1. SJWism is a product of women's personality traits spiraling out of control.

We must all practice self-discipline or some of our personality traits can become monstrous. The introvert who doesn't discipline himself can easily spend his entire life alone in his room, the extrovert who doesn't discipline himself is overly concerned with other's validation, has no goals or interests other than socializing, never learns how to spend time alone to work on something.

The basic thought is that many modern women have become scared of everything, offended by everything, entitled to everything, etc. To be fair, men can also "let themselves go", hence gangs, murder, war, theft, rape, alcoholism, etc.

The reason why is blamed on everything from government, to social media over-validation, to WKs.

In this theory male SJWs are simply whiteknights looking for sex.

This theory is popular in the "blackpill"(nihilistic, cynical, negative parts of the "manosphere") communities.

2. "shit-test" theory

Women are sick of the safe, quiet, non-intimidating, *hypo*masculine western male. The ridiculous complaints coming out of modern feminism are supposed to push and test the modern male, in hopes that he will stand up and say enough is enough.
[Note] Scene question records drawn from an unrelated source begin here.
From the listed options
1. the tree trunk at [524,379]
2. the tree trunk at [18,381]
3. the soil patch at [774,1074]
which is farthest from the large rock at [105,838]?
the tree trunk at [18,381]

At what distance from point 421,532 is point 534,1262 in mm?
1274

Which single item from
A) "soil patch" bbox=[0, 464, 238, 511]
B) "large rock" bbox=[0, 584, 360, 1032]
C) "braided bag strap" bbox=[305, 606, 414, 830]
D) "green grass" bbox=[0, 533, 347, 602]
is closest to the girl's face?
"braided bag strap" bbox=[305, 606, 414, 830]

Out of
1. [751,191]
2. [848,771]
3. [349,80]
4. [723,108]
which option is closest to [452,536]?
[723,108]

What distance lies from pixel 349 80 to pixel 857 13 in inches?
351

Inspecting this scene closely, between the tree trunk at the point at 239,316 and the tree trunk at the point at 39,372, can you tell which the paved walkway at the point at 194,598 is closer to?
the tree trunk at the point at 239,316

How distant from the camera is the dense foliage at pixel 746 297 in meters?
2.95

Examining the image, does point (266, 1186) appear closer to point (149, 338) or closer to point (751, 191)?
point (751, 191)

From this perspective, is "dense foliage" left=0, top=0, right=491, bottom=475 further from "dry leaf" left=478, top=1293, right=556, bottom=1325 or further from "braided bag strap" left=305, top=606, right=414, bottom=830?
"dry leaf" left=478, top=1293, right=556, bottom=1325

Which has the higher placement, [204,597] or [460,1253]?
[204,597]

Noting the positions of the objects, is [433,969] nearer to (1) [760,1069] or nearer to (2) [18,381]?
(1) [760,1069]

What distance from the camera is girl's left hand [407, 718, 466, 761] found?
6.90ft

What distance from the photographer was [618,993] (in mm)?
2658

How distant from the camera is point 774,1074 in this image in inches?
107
This theory is popular on PUA forums, bodybuilding.com/fitmisc, "redpill" sites, and the more positive/self-improvement oriented manosphere communities.


3. Jew/ mind control/ college campus theory.

We've all heard this one, brainwashing of some type is being to women by colleges or jews or somebody.

Popular in the neo-reaction, dark enlightenment, alt-right, whatever, etc.

In my opinion this theory has the least credibility of all.

4. ugly male theory

The theory that women want as much benefit from the government as possible so they don't have to settle with less attractive men for money as women did in the past.

popular with puahaters

This theory isn't good but is still less retarded than the jewish college professor conspiracy theory.



My theory:


Spoiler



Modern humans are simply unhealthy and our unhealthiness has effected our minds. Most of us are sick, literally.


----------



## escapegoat (Aug 25, 2017)

They are forged in darkness from wheat harvested in Hell's half-acre, baked by Beelzebub, slathered with mayonnaise beaten from the evil eggs of dark chicken forced into sauce by the hands of a one-eyed madman, cheese boiled from the rancid teat of a fanged cow, layered with six-hundred and sixty-six separate meats from an animal which has maggots for blood!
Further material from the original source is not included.